■ Supplied text
180 strides a minute for runners

Simple question.  Do runners need to try to run 180 strides per minute?

I don’t know the answer.  I do know that Jack Daniels did an informal data analysis at the Olympics one year and found that across athletes, events and gender everyone was running 180 strides per minute.  Pretty interesting.

But then there is this evidence, from Alex Hutchinson of Sweat Science, that shows that strides per minute is a function of pace run.  And for him and others (including Amby Burfoot) it is actually higher than 180 strides per second.

What got me thinking about this topic was an email from an adult runner who is also a triathlete and they used the word “cadences” just like a cyclist would.  This person also highlighted that their lifetime 10k PR came after they switched to Newtons…though in my humble opinion those shoes are like any other tool – you have to use them as intended (Newton link).  And to add balance to this article, New Balance has a great resource on running as well – check out this video and this site.

I’m working on trying to run 180 strides per minute myself, in part because I know Bart Sessa has had great success making this concept a cornerstone of his high school program.  But the flip side is my friend Phil Wharton says I have a 1,500m stride and that makes me feel better when I’m trying desperately to get to 180 strides per minute.  Perhaps 180 isn’t the right cadence when I’m running as slow as I am now…which is pretty slow.

Anyway, something to consider and what I am sure of is that one workout that would help with this is a multi-pace fartlek, on where you run three, four, even five different paces in a workout.

 
  • http://twitter.com/BrianRunCoach Brian Martin

    G’day Jay, for my 2 cents worth I reckon 180 is too fast for easy running and leads to shorter and weaker striding. In the running technique coaching work I do we always take cadence at each speed progression. If I had to pick a benchmark I’d say 180 is usually at about tempo pace for most runners (relative to their ability which varies a lot). For 5k and Mile pace it’ll be higher again. Discussed it a bit more on the blog here http://www.runningtechniquetips.com/2011/09/stride-rate-training-and-coaching-implications/ Regards Brian

  • http://www.somastruct.com/ James

    Like Brian said, I think it depends on the desired pace. 180 steps/min might be a good general recommendation to keep runners from over striding, particularly at faster paces. There was a study done in 2011 by Heiderscheit et al which Alex mentioned also that showed increasing a runner’s cadence 5% to 10% above their preferred cadence reduced loading forces on the knees and hips, so there may be a benefit in terms of injury prevention to shooting for a faster step rate. I’ve written some of my thoughts on that here http://www.somastruct.com/running-cadence-and-injuries/ Ever since I started paying attention to cadence I’ve noticed my form has changed somewhat (hopefully for the better) because before that I think I was depending too much on stride length for speed.

Records
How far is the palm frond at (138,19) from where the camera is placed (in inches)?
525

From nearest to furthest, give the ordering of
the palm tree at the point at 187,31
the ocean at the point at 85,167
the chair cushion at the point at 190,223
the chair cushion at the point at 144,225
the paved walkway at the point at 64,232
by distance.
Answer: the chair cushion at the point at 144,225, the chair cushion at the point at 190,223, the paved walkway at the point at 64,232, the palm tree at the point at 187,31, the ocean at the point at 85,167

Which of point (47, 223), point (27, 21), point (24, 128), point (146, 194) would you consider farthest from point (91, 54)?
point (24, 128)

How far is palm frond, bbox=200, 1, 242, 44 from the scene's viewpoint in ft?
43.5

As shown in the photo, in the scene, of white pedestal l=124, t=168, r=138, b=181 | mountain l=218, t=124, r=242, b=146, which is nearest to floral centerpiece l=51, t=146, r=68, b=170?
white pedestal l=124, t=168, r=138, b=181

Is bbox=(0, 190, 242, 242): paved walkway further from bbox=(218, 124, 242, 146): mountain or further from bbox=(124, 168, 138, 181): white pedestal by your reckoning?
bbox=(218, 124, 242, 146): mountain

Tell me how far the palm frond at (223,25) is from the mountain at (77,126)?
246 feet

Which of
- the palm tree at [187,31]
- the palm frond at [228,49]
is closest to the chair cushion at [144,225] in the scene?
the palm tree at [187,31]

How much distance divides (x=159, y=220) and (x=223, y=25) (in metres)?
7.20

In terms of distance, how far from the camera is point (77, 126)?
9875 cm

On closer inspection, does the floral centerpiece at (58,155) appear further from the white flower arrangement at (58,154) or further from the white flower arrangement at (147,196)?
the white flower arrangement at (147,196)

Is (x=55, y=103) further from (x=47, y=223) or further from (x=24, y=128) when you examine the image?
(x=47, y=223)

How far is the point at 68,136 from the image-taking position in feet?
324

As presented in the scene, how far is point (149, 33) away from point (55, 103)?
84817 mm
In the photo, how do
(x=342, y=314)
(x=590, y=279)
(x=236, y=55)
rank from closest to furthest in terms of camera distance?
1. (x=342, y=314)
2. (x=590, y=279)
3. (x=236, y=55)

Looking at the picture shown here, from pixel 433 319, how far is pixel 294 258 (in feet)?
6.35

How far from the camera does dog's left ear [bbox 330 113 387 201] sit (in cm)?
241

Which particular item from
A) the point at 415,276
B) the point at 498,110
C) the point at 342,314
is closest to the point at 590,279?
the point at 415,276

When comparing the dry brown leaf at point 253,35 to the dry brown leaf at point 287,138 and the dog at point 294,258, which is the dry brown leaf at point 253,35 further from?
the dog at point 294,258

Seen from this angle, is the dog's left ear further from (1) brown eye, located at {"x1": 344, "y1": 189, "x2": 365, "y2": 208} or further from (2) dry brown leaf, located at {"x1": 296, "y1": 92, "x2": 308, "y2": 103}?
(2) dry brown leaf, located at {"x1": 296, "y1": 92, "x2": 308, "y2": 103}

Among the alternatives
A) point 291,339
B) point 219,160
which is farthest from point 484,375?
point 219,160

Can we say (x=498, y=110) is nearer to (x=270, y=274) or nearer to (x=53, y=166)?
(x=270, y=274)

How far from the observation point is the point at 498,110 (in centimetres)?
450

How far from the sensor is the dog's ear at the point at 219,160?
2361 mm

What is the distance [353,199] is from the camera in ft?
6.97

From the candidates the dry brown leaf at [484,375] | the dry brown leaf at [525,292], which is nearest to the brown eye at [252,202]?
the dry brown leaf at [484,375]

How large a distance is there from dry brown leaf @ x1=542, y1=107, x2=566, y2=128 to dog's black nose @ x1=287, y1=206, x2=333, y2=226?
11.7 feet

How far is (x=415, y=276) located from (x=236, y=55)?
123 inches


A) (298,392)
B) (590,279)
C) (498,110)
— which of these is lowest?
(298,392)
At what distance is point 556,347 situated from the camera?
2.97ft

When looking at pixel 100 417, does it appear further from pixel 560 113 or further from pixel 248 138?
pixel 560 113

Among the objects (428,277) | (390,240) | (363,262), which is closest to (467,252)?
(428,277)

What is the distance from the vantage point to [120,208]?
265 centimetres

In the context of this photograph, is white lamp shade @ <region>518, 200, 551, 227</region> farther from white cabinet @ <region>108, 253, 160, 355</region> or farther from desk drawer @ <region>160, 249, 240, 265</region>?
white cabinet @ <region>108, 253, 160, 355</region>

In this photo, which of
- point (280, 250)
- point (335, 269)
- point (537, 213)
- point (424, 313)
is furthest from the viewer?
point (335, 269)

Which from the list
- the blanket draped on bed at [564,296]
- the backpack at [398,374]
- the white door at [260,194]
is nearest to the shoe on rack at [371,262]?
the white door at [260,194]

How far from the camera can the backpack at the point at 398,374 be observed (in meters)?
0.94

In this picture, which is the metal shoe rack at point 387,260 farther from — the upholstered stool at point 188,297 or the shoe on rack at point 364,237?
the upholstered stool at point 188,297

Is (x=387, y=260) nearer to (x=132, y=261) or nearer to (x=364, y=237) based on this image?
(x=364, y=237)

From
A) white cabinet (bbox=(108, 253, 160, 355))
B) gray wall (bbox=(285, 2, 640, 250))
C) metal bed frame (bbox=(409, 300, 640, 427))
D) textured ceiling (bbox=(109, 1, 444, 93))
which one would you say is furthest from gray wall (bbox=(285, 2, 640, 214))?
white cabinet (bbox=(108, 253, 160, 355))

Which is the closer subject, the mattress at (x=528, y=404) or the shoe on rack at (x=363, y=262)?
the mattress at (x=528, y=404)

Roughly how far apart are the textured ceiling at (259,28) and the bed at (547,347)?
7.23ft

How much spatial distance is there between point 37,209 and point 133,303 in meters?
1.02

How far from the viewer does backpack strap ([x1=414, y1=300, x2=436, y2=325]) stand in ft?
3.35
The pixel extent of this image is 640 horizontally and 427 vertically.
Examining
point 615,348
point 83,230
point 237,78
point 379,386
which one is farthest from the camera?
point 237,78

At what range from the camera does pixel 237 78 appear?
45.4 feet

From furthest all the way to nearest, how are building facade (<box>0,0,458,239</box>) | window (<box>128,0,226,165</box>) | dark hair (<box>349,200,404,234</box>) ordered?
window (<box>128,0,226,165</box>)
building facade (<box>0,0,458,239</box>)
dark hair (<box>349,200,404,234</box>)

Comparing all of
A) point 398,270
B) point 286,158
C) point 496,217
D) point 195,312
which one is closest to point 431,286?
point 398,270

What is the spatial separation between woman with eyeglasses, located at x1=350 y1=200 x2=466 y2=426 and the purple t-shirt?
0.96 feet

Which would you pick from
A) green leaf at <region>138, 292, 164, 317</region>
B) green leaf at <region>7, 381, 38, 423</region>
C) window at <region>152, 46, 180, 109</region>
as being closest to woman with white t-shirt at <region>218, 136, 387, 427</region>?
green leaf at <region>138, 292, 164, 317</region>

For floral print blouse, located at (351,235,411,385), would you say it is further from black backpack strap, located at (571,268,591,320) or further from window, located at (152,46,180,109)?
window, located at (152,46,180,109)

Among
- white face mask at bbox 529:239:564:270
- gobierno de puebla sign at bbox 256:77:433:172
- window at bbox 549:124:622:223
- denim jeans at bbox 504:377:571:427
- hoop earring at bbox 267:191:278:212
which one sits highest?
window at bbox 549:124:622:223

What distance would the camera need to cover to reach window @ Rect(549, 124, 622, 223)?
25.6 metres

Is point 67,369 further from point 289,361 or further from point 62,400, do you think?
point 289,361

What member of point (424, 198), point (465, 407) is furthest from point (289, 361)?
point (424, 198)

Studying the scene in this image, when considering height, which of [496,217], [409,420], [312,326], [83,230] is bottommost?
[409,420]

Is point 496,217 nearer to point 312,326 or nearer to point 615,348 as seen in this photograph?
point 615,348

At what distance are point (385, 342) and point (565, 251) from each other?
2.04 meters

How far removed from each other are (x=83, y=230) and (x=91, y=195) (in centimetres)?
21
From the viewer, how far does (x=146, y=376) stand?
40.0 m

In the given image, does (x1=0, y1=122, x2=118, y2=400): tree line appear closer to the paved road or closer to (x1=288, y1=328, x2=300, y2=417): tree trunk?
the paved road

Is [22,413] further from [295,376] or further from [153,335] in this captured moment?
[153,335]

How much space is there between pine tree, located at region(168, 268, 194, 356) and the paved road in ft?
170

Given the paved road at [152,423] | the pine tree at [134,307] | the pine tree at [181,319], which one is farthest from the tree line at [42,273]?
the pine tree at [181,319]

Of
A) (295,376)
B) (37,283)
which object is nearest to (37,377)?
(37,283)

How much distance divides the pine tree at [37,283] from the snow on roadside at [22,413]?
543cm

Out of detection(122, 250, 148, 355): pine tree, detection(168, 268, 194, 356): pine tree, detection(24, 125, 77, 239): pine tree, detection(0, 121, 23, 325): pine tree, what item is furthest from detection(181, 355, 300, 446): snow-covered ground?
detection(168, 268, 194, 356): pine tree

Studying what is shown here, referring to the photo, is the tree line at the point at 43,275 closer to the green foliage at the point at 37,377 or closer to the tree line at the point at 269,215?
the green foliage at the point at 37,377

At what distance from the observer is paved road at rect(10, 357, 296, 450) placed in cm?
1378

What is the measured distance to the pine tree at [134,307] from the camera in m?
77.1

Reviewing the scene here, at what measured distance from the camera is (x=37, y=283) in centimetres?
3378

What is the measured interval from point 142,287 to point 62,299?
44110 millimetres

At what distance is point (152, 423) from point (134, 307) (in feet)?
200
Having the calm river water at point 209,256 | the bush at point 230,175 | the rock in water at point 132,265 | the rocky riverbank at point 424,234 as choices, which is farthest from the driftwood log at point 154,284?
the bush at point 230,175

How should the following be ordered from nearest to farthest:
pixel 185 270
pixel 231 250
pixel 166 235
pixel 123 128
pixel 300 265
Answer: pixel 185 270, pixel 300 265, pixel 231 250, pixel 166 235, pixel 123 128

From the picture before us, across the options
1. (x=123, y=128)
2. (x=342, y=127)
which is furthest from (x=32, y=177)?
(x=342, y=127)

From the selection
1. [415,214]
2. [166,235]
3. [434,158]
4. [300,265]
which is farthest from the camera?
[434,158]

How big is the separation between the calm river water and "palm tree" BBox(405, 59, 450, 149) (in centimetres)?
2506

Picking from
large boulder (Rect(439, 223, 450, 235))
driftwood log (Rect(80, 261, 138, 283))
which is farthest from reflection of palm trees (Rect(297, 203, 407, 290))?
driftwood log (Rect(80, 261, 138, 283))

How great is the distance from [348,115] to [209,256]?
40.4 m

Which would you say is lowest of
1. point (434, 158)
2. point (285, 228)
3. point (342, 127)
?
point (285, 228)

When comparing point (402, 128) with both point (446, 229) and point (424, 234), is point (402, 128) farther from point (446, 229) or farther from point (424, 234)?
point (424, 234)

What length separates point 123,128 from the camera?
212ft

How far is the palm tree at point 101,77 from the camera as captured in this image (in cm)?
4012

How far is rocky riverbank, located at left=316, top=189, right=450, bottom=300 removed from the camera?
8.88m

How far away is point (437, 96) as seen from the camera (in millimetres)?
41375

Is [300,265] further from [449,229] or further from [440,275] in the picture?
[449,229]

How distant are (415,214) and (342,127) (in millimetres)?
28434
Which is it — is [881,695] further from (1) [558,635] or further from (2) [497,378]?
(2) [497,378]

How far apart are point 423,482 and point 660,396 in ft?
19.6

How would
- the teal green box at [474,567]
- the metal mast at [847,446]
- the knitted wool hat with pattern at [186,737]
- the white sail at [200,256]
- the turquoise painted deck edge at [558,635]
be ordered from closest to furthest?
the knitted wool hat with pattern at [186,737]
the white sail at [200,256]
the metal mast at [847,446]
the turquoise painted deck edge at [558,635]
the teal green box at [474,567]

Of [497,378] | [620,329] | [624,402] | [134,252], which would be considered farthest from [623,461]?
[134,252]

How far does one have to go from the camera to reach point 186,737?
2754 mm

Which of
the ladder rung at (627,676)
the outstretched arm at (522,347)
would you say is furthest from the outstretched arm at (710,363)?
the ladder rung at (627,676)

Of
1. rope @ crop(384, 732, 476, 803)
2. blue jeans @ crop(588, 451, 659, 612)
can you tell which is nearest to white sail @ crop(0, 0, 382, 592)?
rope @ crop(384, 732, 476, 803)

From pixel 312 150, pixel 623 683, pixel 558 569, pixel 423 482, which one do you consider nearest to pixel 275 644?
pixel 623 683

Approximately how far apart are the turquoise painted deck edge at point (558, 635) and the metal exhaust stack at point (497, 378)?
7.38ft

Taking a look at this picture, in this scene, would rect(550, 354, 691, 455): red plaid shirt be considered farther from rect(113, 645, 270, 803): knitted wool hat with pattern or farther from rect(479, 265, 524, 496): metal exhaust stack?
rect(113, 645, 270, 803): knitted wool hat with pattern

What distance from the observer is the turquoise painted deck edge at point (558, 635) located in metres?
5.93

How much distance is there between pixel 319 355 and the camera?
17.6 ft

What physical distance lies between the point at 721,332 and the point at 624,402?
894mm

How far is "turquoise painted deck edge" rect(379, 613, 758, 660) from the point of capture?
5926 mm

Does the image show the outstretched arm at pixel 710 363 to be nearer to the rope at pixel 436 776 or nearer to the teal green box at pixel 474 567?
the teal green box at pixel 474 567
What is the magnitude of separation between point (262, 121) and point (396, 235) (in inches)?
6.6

■ Exercises to complete
**a.** Which lines of the rows contain the word "nearer", with case counting? Copy each of those lines in full.
**b.** Can you carry the post on running cadence forward, picking up right after its final sentence?
The post on running cadence and the rows were drawn from separate sources.

■ Solved problems
**a.**
Can we say (x=498, y=110) is nearer to (x=270, y=274) or nearer to (x=53, y=166)?
Is (x=387, y=260) nearer to (x=132, y=261) or nearer to (x=364, y=237) based on this image?
Is point 496,217 nearer to point 312,326 or nearer to point 615,348 as seen in this photograph?
Does the image show the outstretched arm at pixel 710 363 to be nearer to the rope at pixel 436 776 or nearer to the teal green box at pixel 474 567?

**b.**
  • Alex Hutchinson

    Thanks for the shout-out, Jay! I’ll add two points. One is that what Daniels actually wrote was that “almost all elite distance runners… tend to stride at about the same rate: 180 OR MORE steps per minute.” So he left himself some wiggle room. :) And indeed, if you look at race data from guys like Kenenisa Bekele, they’re well above 180 — e.g. maintaining 190 throughout a 10,000-meter race and shifting up to 216 for the final lap. (see the data in Steve Magness’s post here: http://www.scienceofrunning.com/2010/11/speed-stride-length-x-stride-frequency.html). So there’s really nothing magic about 180 — it’s a lower threshold of what you’ll observe in world-class distance runners WHEN THEY’RE RACING.

    Also, for anyone not convinced that cadence changes at different paces, here’s some more data, taken from Robert Chapman’s elite group in Indiana:
    http://sweatscience.com/cadence-in-elite-runners-increases-as-they-accelerate/

    It’s very clear: the faster they run, the quicker their cadence gets. So it’s very hard for me to understand why the cadence used by Olympic runners traveling at 4:00-5:00 per mile should be the same as what I use when jogging at 8:00 per mile!

    Lastly, I agree that multi-pace fartleks are a great way to get a feel for how your cadence varies, and to tinker with it in small doses!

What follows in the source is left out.